# Task requirements
- A) Please summarize the synthesis procedure in two sentences.
- B) In the synthesis procedure, what solvent mixture served as the eluent for chromatographing compounds 12a and 12b?

Reaction of ( R )-6-Cyano- N -methoxy- N ,5-dimethyl-2,3,4,7-tetrahydro-1,4-thiazepine-3-carboxamide ( 6) with Organometallic Compounds. Synthesis of 8-Hydroxy-7-methyl-3-thia-6-azabicyclo[3.2.1]oct-6-ene-1-carbonitriles 12, General Procedure:
To a magnetically stirred solution of amide 6 (0.54 g, 2.22 mmol) in dry THF (35 mL) the organometallic compound was added dropwise under nitrogen (see Table [1] ). At the end of the reaction, the mixture was hydrolyzed. The organic layer was decanted, washed with H₂O, dried (MgSO₄) and evaporated. The concentrate and silica gel (5 × w/w) in 50 mL of CHCl₃ were heated in a rotary evaporator, slowly distilling the solvent. The silica gel was filtered off and washed thoroughly with hot acetone. The solvent was removed in vacuo, and the concentrate was chromato-graphed on silica gel using CH₂Cl₂-THF (10:1) as eluent (compounds 12a,b) or recrystallized from EtOH (compounds 12c,d). Representative compounds:
8-Hydroxy-7-methyl-3-thia-6-azabicyclo[3.2.1]oct-6-ene-1-carbonitrile ( 12a): Yield 39%. R _f = 0.23 [CH₂Cl₂-THF (10:1)]. Colorless solid, mp 178 °C. IR (KBr): 3435, 3082, 2944, 2864, 2232, 1647, 1434, 1382, 1244, 1161, 1096, 979 cm^-1. ¹H NMR (300 MHz, DMSO-d ₆): δ = 6.51 (br s, 1 H, OH), 4.28 (d, J = 5.9 Hz, 1 H, CH-OH), 4.07-4.04 (m, 1 H, =N-CH), 3.02 (d, J = 12.2 Hz, 1 H, CN-C-CHH), 2.94 (d, J = 12.7 Hz, 1 H, S-CHH), 2.53 (d, J = 12.2 Hz, 1 H, CN-C-CHH), 2.17 (s, 3 H, CH₃), 2.10 (dd, J = 12.7 and 4.2 Hz, 1 H, S-CHH). ¹³C NMR (75 MHz, DMSO-d ₆): δ = 168.64 (CH₃-C=N), 119.71 (C≡N), 73.44 (CH-OH), 64.55 (N-CH), 49.66 (CN-C), 20.00 (S-CH₂-), 19.72 (NC-C- CH₂-), 17.84 (CH₃). Anal. Calcd for C₈H₁₀N₂OS: C, 52.72; H, 5.53; N, 15.37. Found: C, 52.54; H, 5.52; N, 15.42.

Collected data
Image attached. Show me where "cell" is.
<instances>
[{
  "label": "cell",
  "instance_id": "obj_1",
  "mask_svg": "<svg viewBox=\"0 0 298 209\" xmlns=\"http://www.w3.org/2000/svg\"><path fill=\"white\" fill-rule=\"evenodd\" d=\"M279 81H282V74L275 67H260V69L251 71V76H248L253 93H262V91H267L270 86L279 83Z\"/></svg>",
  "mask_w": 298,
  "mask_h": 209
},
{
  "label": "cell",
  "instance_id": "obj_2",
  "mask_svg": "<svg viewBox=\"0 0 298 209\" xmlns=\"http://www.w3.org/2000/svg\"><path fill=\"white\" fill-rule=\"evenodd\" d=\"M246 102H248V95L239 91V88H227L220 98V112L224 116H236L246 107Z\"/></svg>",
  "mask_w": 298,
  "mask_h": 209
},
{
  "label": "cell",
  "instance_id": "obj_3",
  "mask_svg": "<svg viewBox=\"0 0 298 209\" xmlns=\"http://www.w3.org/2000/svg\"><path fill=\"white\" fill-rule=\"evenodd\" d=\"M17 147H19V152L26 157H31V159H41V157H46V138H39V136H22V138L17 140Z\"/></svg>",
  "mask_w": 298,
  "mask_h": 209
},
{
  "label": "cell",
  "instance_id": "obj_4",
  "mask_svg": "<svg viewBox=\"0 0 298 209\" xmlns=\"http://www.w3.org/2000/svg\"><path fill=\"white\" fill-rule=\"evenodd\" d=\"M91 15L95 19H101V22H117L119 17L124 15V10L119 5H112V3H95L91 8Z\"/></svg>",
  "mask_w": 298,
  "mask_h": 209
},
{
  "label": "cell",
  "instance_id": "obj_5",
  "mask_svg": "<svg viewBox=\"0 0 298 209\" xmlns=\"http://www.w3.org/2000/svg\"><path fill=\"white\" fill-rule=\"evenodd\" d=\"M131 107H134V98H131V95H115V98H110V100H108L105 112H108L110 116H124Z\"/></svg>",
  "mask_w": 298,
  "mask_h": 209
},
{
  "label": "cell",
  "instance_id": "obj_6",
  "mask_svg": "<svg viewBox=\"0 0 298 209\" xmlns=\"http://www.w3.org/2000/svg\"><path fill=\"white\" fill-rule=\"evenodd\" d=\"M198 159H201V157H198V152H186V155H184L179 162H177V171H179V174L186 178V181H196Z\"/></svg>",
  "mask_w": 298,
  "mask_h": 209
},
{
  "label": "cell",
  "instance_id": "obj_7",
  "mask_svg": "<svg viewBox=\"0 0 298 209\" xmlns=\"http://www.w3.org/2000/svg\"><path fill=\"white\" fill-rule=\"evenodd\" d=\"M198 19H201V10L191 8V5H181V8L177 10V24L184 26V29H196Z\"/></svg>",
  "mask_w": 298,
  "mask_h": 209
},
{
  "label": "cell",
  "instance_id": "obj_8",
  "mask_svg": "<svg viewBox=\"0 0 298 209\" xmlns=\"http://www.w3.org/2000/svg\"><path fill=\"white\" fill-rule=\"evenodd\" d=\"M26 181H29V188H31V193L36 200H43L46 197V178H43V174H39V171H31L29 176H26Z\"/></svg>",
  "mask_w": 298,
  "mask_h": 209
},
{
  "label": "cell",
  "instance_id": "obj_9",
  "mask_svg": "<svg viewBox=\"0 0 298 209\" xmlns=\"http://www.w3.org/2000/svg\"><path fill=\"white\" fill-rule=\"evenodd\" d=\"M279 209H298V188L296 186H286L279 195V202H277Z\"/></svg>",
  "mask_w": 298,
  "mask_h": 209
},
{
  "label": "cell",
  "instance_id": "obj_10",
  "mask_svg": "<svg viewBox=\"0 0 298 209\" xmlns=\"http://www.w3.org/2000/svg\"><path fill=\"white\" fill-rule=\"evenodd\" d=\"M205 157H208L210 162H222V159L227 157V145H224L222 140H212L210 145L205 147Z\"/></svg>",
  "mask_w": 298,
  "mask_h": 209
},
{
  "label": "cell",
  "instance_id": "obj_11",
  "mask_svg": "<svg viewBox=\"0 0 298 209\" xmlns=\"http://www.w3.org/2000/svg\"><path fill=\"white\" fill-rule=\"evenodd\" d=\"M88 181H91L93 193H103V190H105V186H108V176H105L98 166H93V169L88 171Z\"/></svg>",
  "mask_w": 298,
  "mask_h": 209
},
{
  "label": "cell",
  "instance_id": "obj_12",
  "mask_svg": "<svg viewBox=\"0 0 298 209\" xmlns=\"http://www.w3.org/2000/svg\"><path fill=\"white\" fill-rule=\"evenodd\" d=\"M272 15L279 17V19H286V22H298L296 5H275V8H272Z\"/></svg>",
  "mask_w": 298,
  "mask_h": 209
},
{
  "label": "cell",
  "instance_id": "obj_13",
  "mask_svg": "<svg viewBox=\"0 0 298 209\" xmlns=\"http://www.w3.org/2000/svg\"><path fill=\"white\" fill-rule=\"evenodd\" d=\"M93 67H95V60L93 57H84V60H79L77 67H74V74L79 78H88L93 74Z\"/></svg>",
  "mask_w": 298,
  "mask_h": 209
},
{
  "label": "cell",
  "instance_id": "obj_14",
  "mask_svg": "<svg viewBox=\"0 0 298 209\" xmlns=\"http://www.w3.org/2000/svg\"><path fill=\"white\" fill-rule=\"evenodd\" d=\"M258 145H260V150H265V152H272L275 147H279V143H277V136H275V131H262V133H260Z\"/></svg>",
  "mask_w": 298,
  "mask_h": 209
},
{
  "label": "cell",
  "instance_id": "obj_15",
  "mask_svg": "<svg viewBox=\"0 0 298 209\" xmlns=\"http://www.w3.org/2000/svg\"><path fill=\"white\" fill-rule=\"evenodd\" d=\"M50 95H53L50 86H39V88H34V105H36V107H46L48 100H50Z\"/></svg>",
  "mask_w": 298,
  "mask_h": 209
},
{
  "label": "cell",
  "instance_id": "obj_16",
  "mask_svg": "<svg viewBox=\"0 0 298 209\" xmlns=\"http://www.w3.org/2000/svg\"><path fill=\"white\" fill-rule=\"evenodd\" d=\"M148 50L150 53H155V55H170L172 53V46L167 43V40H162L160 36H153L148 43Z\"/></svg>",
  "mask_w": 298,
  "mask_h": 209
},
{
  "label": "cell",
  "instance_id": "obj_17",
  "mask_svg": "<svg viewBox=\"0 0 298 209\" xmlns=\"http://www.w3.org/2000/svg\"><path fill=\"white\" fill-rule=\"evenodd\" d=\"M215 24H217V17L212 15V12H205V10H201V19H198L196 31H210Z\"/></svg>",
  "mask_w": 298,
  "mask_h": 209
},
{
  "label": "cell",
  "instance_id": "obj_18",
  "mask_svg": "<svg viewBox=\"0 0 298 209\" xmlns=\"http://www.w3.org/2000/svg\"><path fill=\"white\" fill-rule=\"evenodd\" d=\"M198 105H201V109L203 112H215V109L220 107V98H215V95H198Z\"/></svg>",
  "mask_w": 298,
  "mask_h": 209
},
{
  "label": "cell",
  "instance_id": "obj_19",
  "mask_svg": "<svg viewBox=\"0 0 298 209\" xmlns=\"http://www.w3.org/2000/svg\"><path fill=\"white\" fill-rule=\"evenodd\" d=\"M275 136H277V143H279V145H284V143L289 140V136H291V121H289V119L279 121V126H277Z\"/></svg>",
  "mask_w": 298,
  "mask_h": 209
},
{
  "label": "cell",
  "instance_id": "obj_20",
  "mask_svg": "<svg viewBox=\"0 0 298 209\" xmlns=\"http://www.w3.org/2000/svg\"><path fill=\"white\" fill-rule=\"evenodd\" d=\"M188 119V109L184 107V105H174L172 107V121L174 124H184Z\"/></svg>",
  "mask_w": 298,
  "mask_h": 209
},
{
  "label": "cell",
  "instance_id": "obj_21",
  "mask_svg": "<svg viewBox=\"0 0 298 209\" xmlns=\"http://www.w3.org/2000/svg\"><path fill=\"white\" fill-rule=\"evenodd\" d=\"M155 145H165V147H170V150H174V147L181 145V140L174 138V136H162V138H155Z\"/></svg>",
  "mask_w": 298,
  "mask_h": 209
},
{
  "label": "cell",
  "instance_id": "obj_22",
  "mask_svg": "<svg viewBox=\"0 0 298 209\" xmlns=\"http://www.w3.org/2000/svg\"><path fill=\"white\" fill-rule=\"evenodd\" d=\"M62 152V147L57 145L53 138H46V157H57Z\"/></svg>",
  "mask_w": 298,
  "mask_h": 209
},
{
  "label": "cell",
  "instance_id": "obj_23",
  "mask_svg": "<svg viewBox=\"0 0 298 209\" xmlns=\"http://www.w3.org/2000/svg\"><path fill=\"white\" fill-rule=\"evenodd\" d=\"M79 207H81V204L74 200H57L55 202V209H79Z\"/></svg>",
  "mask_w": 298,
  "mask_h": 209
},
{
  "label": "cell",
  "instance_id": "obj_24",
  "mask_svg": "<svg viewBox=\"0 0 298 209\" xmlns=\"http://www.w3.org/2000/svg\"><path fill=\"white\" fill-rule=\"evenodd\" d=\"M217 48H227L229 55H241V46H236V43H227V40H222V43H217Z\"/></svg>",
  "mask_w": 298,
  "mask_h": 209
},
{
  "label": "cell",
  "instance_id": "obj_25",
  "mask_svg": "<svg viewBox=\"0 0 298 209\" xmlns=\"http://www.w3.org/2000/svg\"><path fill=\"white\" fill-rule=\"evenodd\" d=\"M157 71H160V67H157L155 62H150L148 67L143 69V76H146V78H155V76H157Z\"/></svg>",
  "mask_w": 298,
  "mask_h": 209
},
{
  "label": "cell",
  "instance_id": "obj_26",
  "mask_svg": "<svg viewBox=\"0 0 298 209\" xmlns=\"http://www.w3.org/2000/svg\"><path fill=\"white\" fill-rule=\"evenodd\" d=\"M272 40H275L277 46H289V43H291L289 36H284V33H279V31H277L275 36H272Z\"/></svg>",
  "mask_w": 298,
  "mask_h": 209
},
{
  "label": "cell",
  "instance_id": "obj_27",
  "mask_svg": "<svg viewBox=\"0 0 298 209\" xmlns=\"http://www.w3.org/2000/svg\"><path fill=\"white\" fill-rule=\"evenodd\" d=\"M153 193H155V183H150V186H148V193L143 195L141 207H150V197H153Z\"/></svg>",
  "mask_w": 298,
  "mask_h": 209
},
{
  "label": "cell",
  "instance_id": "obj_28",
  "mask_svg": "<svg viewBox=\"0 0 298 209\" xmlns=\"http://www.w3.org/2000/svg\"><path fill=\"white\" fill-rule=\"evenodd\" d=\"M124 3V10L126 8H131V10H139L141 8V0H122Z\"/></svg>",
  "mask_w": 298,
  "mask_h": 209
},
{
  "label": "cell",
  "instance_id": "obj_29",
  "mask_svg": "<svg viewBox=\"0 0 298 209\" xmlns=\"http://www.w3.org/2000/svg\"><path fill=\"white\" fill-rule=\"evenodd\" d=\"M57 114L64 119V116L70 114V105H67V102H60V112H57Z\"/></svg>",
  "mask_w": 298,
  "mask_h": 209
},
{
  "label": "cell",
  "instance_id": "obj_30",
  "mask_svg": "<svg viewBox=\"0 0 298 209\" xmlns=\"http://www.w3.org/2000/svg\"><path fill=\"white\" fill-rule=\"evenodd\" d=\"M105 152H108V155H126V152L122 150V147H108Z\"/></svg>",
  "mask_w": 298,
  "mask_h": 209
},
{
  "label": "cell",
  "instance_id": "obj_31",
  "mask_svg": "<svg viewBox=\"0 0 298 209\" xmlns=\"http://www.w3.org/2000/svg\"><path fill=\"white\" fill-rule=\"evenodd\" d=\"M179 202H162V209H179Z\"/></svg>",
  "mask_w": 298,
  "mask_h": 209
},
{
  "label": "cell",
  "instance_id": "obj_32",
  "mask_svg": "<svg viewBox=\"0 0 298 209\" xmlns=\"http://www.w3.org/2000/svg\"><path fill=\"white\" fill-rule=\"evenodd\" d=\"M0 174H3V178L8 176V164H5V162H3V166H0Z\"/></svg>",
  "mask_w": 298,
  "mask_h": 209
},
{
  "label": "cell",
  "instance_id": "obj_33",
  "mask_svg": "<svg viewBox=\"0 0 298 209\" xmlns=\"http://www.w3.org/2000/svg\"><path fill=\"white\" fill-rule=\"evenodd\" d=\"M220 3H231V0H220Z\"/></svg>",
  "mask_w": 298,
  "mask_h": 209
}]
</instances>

# List of answers
- A) Amide 6 in dry THF was treated dropwise with an organometallic compound under nitrogen, then the mixture was hydrolyzed, worked up, heated with silica gel in chloroform, and purified by chromatography or by recrystallization from ethanol to give the carbonitriles 12. Compound 12a was obtained in 39% yield as a colorless solid with a melting point of 178 °C, and its IR, NMR and elemental analysis data are given.

- B) CH₂Cl₂-THF (10:1)